| SELECTED EXTRACT |
CODEWITHSUNDEEP
c#c#-4.0biginteger
Mike
Mike

Reputation: 3284

BigInteger string representation with decimal places

I'm trying to create a decimal representation of a big integer when it's divided by something. The follwoing is the code which does it, basically I want the precision to be of 2 places.

    public string GetDecimal(BigInteger bigInteger,int divisor)
    {
        var remainder   = BigInteger.Remainder(bigInteger, divisor);
        var dividend    = BigInteger.Divide(bigInteger, divisor);

        var d = ((double)remainder / divisor);
        var decimalPart = Math.Round(d, 2);
        var retValue = dividend + decimalPart.ToString(".00");
        return retValue;
    }
}

Is there a better way of doing this please?

Thanks, -Mike

Upvotes: 1

Views: 2005

Answers (4)

Austin Salonen
Austin Salonen

Reputation: 50235

You should probably not convert the types and do the long division on your own. This should work with any BigInteger value.

I'm sure there's room for improvement here...

public string GetDecimal(BigInteger bigInteger, int divisor)

| WRITTEN TASK |
Answer these about the BigInteger thread, one a line:
1. How many decimal places of precision does Mike want?
2. How many views does the thread show?
3. Rather than converting the types, what does Austin Salonen suggest doing?
The listing after this is separate material, unrelated to the thread.

| DATA BLOCK |
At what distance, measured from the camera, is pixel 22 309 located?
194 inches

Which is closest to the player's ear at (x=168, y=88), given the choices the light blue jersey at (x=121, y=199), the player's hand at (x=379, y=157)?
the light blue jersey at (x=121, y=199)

| THE OUTPUT |
1. Two places.
2. 2005.
3. Doing the long division on your own.